Sunrise on our first morning in Reykjavik was 3:10 am – how cool is that! Our visit was at the end of May, not exactly 24 hour daylight time but not far off. We had blue skies until 11:30 at night, in fact it never really got dark. I found this so exhilarating and exciting.
One thing I didn’t find exhilarating was the stinky, sulphourous water. The warm water stinks of rotten eggs – quite the experience when you are having a shower. Not something I relished in Reykjavik, I have to say.
The Perlan was on our checklist for our first morning. This is a landmark building – we could see it from our balcony – a weird, alien looking glass dome balancing on top of some huge tanks. The tanks are actually water storage facilities. Geothermal water comes right out of the ground here, they store it in the tanks. This is the (stinky) water they use to supply the whole city with hot water, they even use it for the pools and to heat the streets in winter.
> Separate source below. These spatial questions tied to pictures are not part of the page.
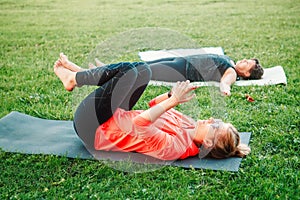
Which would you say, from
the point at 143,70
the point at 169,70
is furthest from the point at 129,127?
the point at 169,70

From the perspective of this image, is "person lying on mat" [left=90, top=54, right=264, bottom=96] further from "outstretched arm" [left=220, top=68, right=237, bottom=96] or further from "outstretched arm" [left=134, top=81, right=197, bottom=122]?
"outstretched arm" [left=134, top=81, right=197, bottom=122]

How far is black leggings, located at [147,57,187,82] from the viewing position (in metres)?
5.21

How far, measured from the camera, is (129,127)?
137 inches

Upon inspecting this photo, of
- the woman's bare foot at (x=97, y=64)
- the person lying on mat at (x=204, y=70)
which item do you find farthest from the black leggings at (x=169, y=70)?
the woman's bare foot at (x=97, y=64)

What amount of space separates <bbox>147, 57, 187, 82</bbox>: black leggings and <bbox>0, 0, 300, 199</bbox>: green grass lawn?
0.19m

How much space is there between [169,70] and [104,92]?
194cm

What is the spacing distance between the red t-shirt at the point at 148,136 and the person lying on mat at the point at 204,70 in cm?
128

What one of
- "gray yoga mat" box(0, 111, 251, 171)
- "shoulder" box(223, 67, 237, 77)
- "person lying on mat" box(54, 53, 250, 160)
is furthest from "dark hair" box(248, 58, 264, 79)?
"person lying on mat" box(54, 53, 250, 160)

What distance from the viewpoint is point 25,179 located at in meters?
3.33

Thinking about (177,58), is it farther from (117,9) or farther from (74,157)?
(117,9)

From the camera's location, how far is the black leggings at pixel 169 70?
17.1 feet

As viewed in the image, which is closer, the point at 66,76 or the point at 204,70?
the point at 66,76

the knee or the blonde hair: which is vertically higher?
the knee

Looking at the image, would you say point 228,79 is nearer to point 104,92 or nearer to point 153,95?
point 153,95
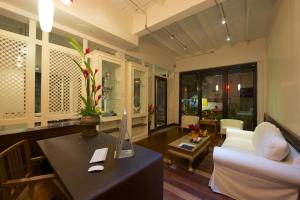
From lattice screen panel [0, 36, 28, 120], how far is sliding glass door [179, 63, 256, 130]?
5.63 metres

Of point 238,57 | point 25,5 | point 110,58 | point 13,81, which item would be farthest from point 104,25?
point 238,57

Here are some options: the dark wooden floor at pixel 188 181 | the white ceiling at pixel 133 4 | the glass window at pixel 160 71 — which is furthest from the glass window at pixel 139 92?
the dark wooden floor at pixel 188 181

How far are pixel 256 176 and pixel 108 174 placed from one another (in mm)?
1789

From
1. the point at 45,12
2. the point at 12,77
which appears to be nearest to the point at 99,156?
the point at 45,12

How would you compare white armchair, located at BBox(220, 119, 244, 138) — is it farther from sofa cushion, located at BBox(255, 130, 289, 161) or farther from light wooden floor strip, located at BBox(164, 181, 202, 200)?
light wooden floor strip, located at BBox(164, 181, 202, 200)

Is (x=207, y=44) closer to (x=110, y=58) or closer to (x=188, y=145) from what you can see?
(x=110, y=58)

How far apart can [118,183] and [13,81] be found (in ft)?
8.84

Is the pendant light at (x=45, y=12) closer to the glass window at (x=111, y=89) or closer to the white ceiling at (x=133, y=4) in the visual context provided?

It is a little way out of the centre. We dismissed the bus option and chose to walk. A brisk 40 minute stroll, a lot of moaning from my 9 year old, and we were there. The walk is fairly easy – flat and straight but not that scenic. So although I was using my best persuasive skills on my son as to what a great idea the walk was, I actually got his point. On the plus side, you can’t really get lost and you can’t miss the Perlan – at 84 feet tall it dominates the landscape.
You get gorgeous views of the city below from the area in front of the entrance – it made the walk worthwhile. We checked out some funky musicians as well and watched some little planes come really close and land at the domestic airport nearby.
Up on the fourth floor you get even better views on the wraparound viewing gallery. The scene below is amazing and you get full appreciation for Reykjavik’s stunning location. The snow capped mountains in the distance, the waters of the Atlantic lapping at its shores, the colourful houses and buildings – you see it all from up here. They even have telescopes so you can get a closer look, should you so choose.
The only problem up there was the wind – freezing, biting and so intense and strong – it almost took your breath away and not in a good way. I felt a trifle woozy, so couldn’t stay outside for too long.
There is a posh restaurant on the top level which revolves. We though, opted for the cheap(ish) skate option – the cafe on the 4th floor. They had great snacks, coffees and ice creams. Yes, even after coming in from Arctic gale force winds, our 9 year old was able to manage an ice cream. We drank lovely coffee, feasted on cake and enjoyed the views.
There are a few little shops – a Christmas shop and gourmet food shop, but we didn’t feel tempted by any of their offerings.
Back downstairs, we decided to pay a visit to the Saga Museum. They have cleared out one of the water tanks and turned it into a neat little museum. You get an audio guide and wander through scenes from Iceland’s history. There are wax figures and it is really interesting. I didn’t have a very good grasp of the history of this wonderful country, but left feeling I knew a little more. One fascinating fact – the original male settlers were all Vikings, the original female settlers were all Irish women (kidnapped by aforementioned Vikings) – apparently there is a lot of red hair in Iceland, this explains it!
We couldn’t resist the temptation to dress up as a Viking on the way out, brandishing swords and spears we posed for some fierce photos.